For those of us who grew up watching “Friends”, you know Monica.
And Monica drove most people nuts.
Not me. I loved her.
And recently, I have begun to understand why.
She loves a good clean house and she’s a little extreme (she once described her dry cleaner as her Disneyland).
You see, I relate to her on many levels.
Type ‘A’ personality.
Check. It’s possible I have thrown golf clubs once or twice
Doesn’t trust a cleaning lady to clean to her standards.

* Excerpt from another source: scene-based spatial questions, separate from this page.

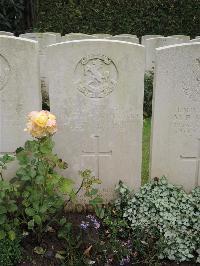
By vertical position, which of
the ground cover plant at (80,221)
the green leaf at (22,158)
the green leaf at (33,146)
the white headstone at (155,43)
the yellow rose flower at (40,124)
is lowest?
the ground cover plant at (80,221)

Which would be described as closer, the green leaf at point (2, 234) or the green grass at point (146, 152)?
the green leaf at point (2, 234)

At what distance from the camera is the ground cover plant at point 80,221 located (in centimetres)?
332

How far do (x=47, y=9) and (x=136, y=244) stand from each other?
833 centimetres

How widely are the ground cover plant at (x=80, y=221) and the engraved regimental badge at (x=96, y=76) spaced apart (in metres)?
0.59

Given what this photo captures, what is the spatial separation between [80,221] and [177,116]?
1.33m

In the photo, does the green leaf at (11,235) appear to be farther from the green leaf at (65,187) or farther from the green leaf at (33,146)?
the green leaf at (33,146)

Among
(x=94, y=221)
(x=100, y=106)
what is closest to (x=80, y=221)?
(x=94, y=221)

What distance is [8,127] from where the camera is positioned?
388 cm

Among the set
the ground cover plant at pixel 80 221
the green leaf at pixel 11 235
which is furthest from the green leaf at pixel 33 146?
the green leaf at pixel 11 235

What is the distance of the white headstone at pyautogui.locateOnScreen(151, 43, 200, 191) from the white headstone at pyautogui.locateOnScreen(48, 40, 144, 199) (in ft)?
0.58

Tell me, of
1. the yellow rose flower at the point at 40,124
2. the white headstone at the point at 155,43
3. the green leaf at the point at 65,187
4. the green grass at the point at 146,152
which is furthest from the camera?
the white headstone at the point at 155,43

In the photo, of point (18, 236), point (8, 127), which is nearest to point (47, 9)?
point (8, 127)

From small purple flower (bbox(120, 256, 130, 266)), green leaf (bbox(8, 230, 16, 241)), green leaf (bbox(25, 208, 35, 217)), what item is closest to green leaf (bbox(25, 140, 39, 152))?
green leaf (bbox(25, 208, 35, 217))

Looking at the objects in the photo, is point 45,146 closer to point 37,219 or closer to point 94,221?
point 37,219
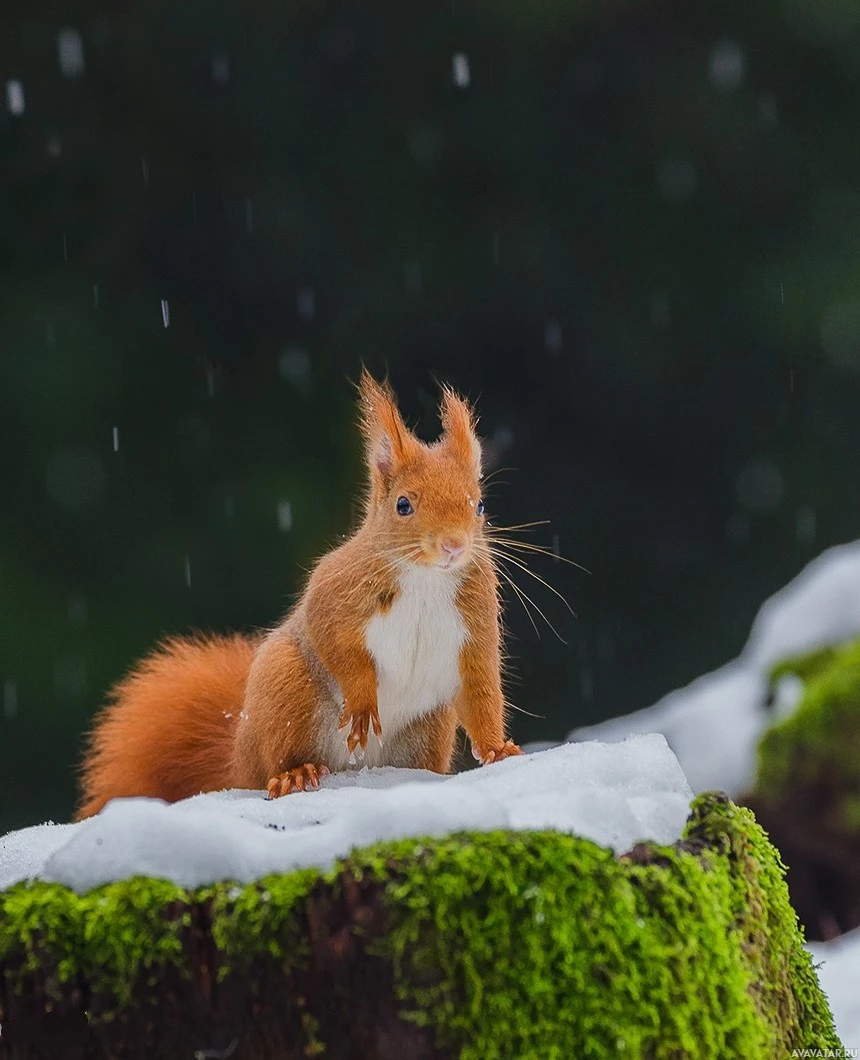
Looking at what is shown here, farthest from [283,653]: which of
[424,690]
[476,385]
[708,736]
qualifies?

Check. Except when finally gave in.
Check. Um, nope, not that one.
Ok, I digress. So I like a clean house. What’s wrong with that, right?
I know, I know….
As a mother, I should accept that a messy house is a sign of a happy home. Focus less on what needs to be done and preserve the memories happening right in front of me. Kids don’t care about having a clean house.
Yada yada yada.
What about me!?
I’m sorry, but when my bathroom smells like an outhouse because no one can aim into the bowl, or when I have to play hopscotch from room to room to avoid hockey sticks and legoes, or, I don’t know….I sit on cheese-it crumbs every. damn. time. I try to sit on our couch….
I get irritable, ok?
Call me crazy, but there is something positively glorious about walking into a clean room.
Toys nestled in their tiny little color-coded boxes.
Toothpaste crust-free sinks.
Walking barefoot without the potential of sand, gum, water, or leftover nutrigrain bars under me.
Windows I can see through.
And carpet I can walk across.
Oh, and bathrooms. Bathrooms that smell of sweet cinnamon and fresh linen on a summer day.
I can’t help it.
It calms me. Bring me peace. And puts little spring in my step, really.
Being a mother of two boys, I understand its simply not realistic to maintain this, but I do relish in the hours before my boys come home after the house is cleaned.
I breathe in it. I walk around the house and do a little dance.
And then by dinner time, the moment is gone.
Kellen has usually dumped pencil shavings or bubbles on the floor and Declan has paid a visit to the bathroom. And well, you know what happens then.